Opposition supporters chanting at a protest rally last week in front of Ukraine’s elections commission in Kiev. Anatolii Stepanov

Ukraine's ruling party has emerged from the fractious Oct. 28 election well short of a simple majority, but support from Communists and independents should ensure its grip on the new parliament, analysts said.

Opposition parties, which made a strong showing in an election criticized as flawed by international observers, said they would continue to regard voting in some electoral districts where they had lost as crooked.

Final figures from election authorities Sunday showed that President Viktor Yanukovych's Party of the Regions remained the biggest party in the 450-seat parliament, gaining an overall 185 seats.

Despite international criticism and street protests by the opposition, the election's outcome is likely to be used by Yanukovych as a springboard from which to launch a second bid for presidential office in 2015.

The pro-business Regions, which is financed by wealthy industrialists, says it alone can provide stability in Ukraine, a major exporter of steel and grain.

Its opponents say the jailing of his chief rival, ex-prime minister Yulia Tymoshenko, was designed to weaken political resistance during the election.

The opposition, which includes Tymoshenko's Batkivshchyna (Fatherland) party, far-right nationalists and a liberal party headed by boxing champion Vitaly Klitschko, says that his rule will extend corruption and cronyism and that relations with the West will deteriorate further.

Political tension has been sharpened by the impending resumption of a second trial of Tymoshenko, who is serving a seven-year sentence for abuse of office. The new trial, which is due to resume in  Kharkiv on Tuesday, is for charges of tax evasion and embezzlement.

With the Communists, who normally vote with the Regions, having 32 seats, and independents, many of whom are funded by Regions' backers, holding 43, forces aligned with Yanukovych seemed certain of a parliamentary majority of more than 225 when the assembly reconvenes next month.

But the opposition has been reshaped. Batkivshchyna took 101 seats, Klitschko's UDAR (Punch) party got 40 and Svoboda (Freedom), a Ukrainian nationalist party, secured 37. Both UDAR and Svoboda will be newcomers to parliament.

"The Regions and the Communists will not have any problems putting together a majority in the new parliament because most of the independents will join them," said political analyst Mikhailo Pogrebinsky.

In response to opposition-rally participants' complaints of a crooked vote count, elections authorities have announced a revote in five individual electoral districts.

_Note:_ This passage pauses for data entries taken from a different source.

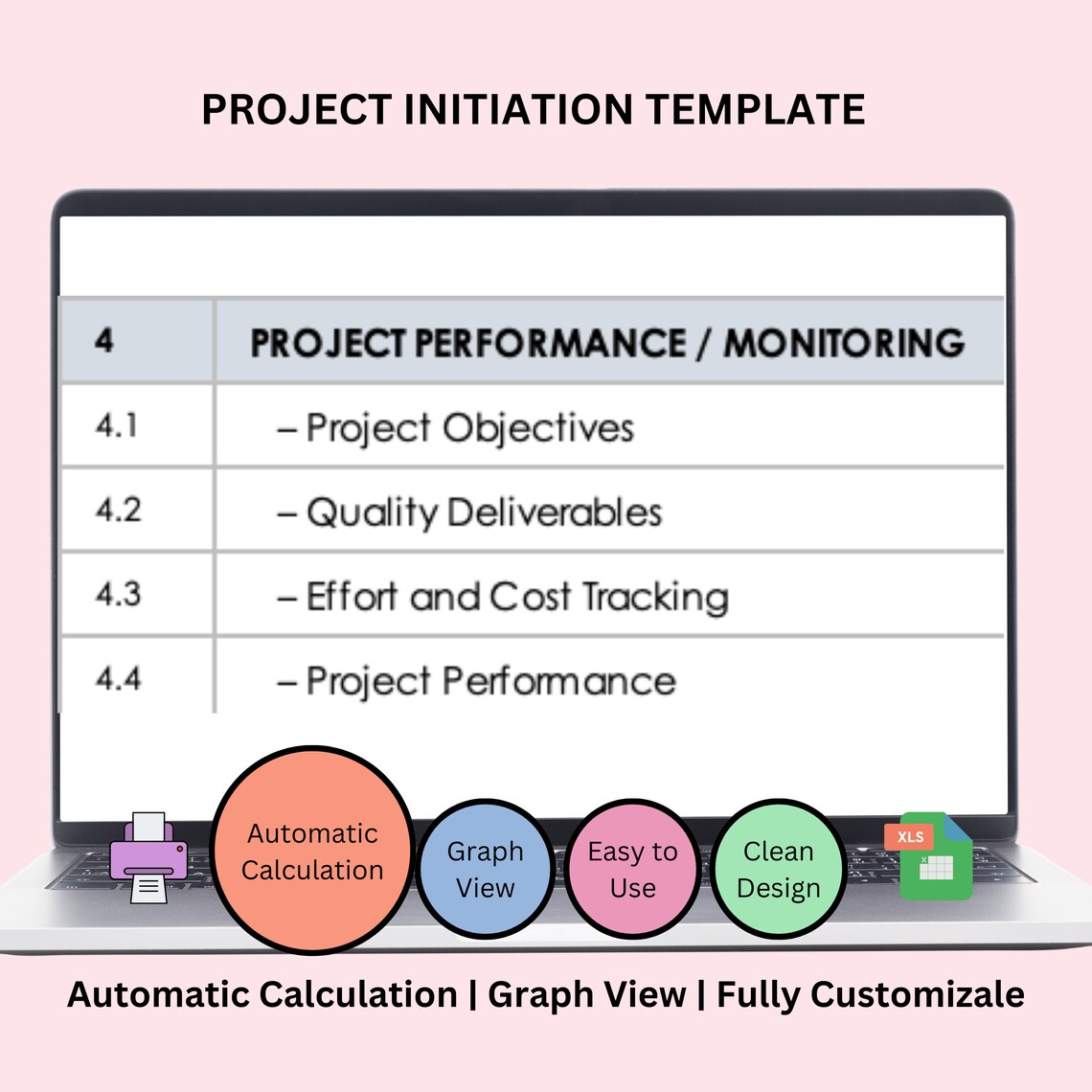 PROJECT INITIATION TEMPLATE

| 4 | PROJECT PERFORMANCE / MONITORING |
|---|---|
| 4.1 | – Project Objectives |
| 4.2 | – Quality Deliverables |
| 4.3 | – Effort and Cost Tracking |
| 4.4 | – Project Performance |

Automatic Calculation

Graph View

Easy to Use

Clean Design

XLS

Automatic Calculation | Graph View | Fully Customizale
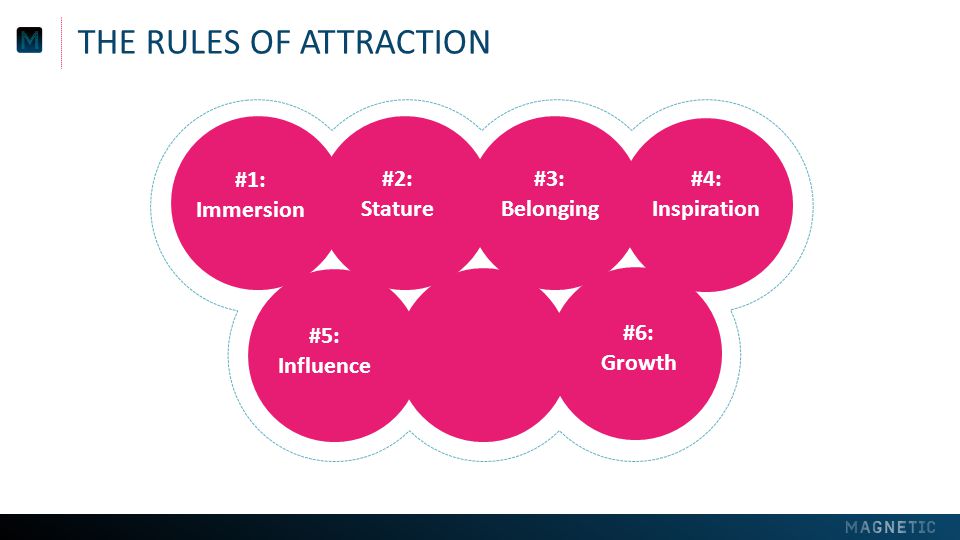 M

THE RULES OF ATTRACTION

#1: Immersion

#2: Stature

#3: Belonging

#4: Inspiration

#5: Influence

#6: Growth

MAGNETIC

But that does not suit some in the opposition coalition since it could endanger some of their candidates who won in the initial round.

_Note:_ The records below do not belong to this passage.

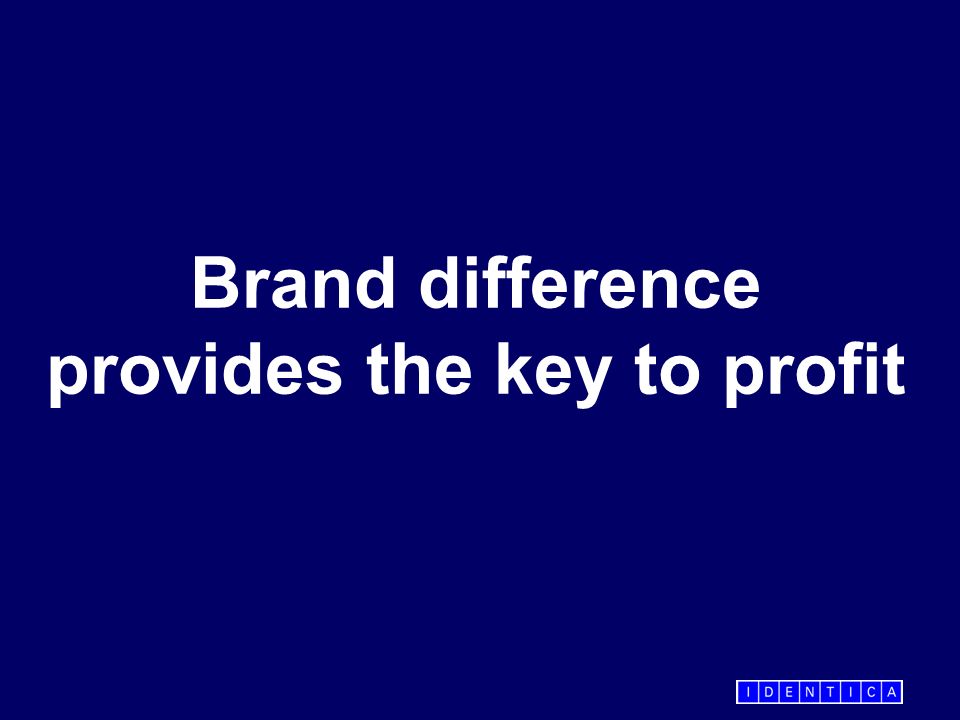 Brand difference provides the key to profit

IDENTICA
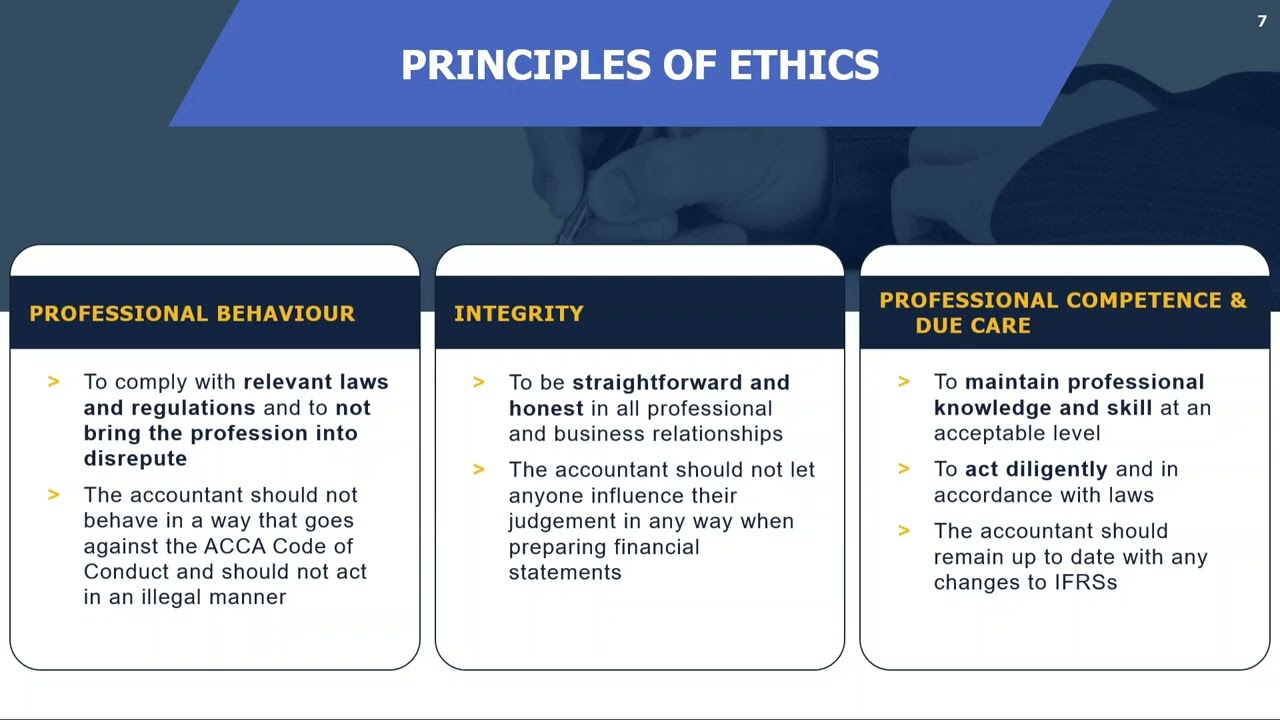 7

PRINCIPLES OF ETHICS

PROFESSIONAL BEHAVIOUR

> To comply with relevant laws and regulations and to not bring the profession into disrepute

> The accountant should not behave in a way that goes against the ACCA Code of Conduct and should not act in an illegal manner

INTEGRITY

> To be straightforward and honest in all professional and business relationships

> The accountant should not let anyone influence their judgement in any way when preparing financial statements

PROFESSIONAL COMPETENCE & DUE CARE

> To maintain professional knowledge and skill at an acceptable level

> To act diligently and in accordance with laws

> The accountant should remain up to date with any changes to IFRSs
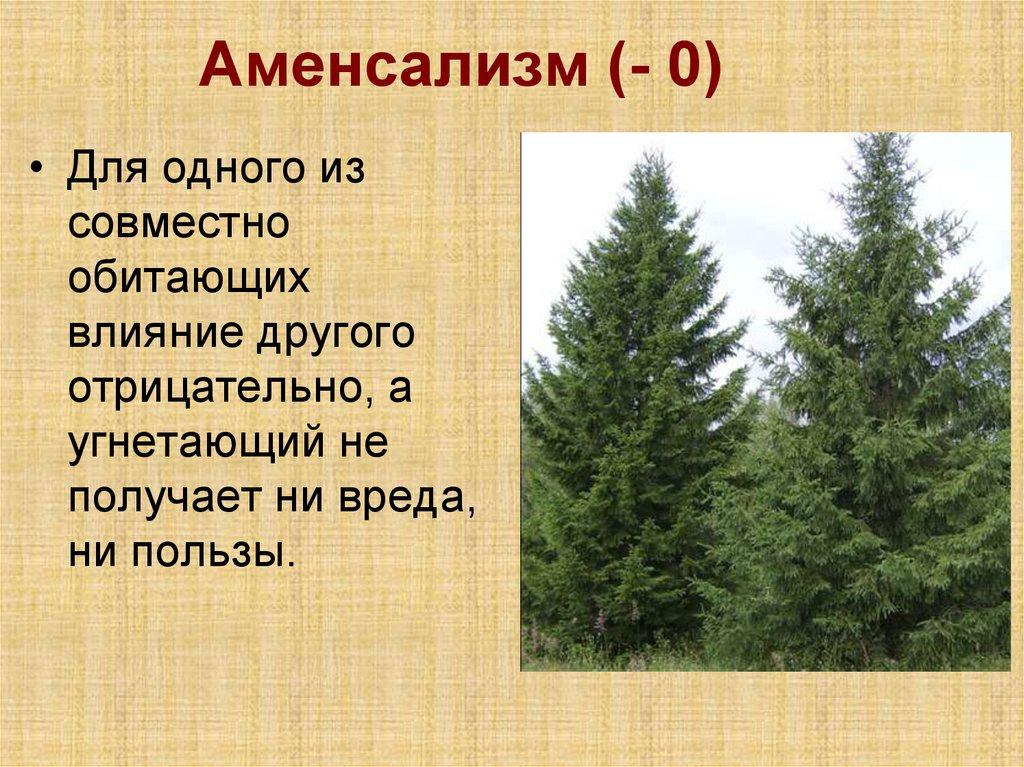 Аменсализм (- 0)

• Для одного из совместно обитающих влияние другого отрицательно, а угнетающий не получает ни вреда, ни пользы.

Tymoshenko's party on Sunday defiantly announced it did not in any case accept the election commission's figures with respect to two constituencies that had been won by independents.

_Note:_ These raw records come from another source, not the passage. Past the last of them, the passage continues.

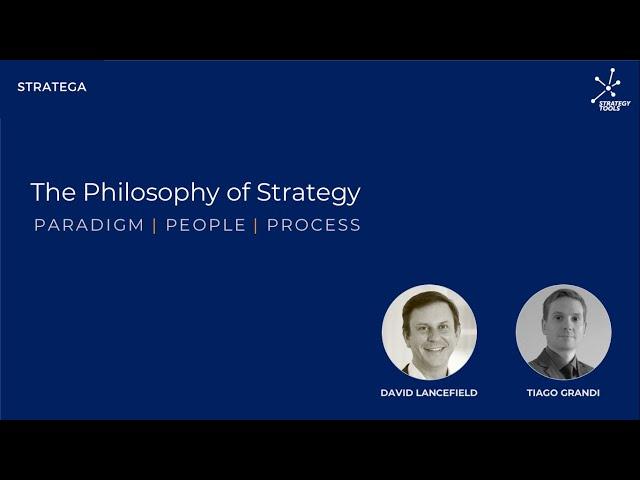 STRATEGA

STRATEGY TOOLS

The Philosophy of Strategy

PARADIGM | PEOPLE | PROCESS

DAVID LANCEFIELD

TIAGO GRANDI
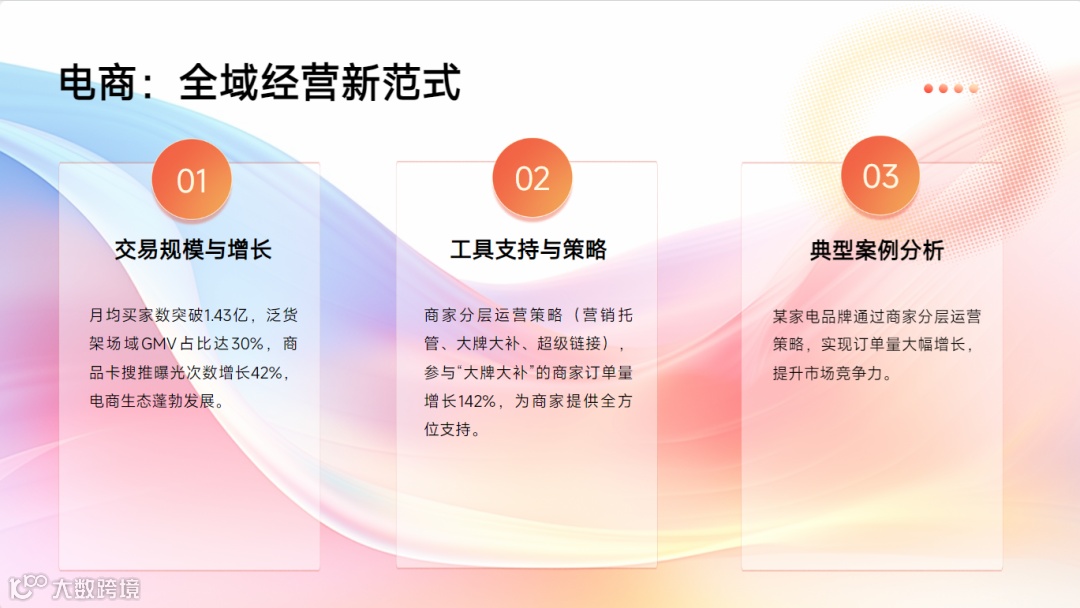 电商：全域经营新范式

01

交易规模与增长

月均买家数突破1.43亿，泛货架场域GMV占比达30%，商品卡搜推曝光次数增长42%，电商生态蓬勃发展。

02

工具支持与策略

商家分层运营策略（营销托管、大牌大补、超级链接），参与“大牌大补”的商家订单量增长142%，为商家提供全方位支持。

03

典型案例分析

某家电品牌通过商家分层运营策略，实现订单量大幅增长，提升市场竞争力。

大数跨境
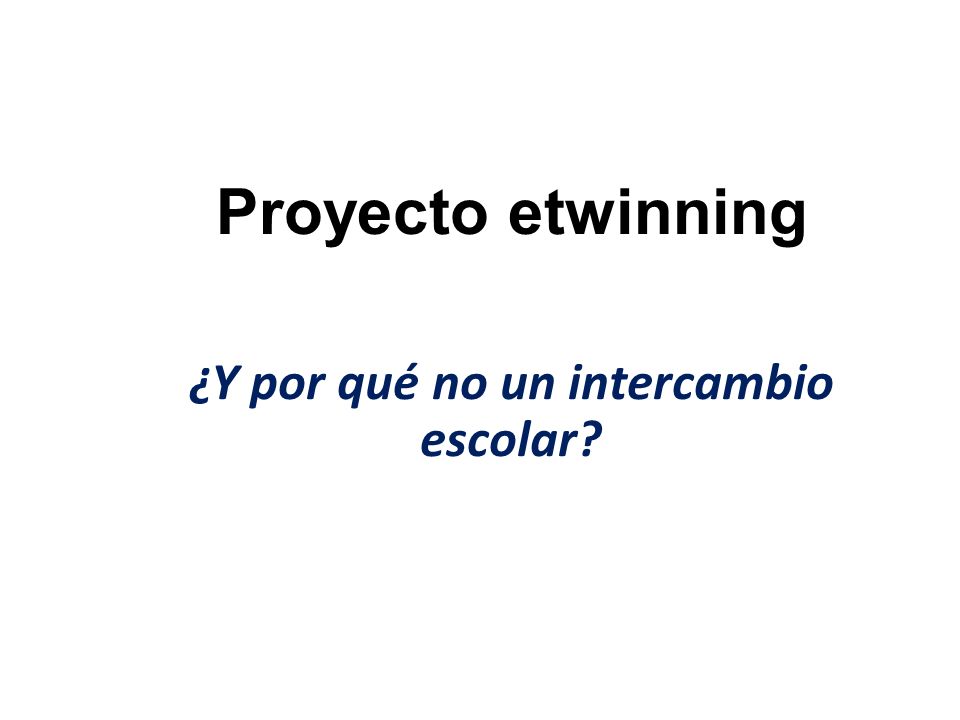 Proyecto etwinning

¿Y por qué no un intercambio escolar?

"We do not regard them as people's deputies but as criminals," a Batkivshchyna statement said. "We will do everything we can to stop these people from taking the oath, and we are convinced that a parliament formed in this way will not be legitimate."

Klitschko's UDAR party also kept up criticism of the election, saying in a statement that 1.5 percent of its votes had not been taken into account.

The three main opposition parties have yet to formulate a coordinated approach as to whether and under what circumstances they will take their places in the new parliament.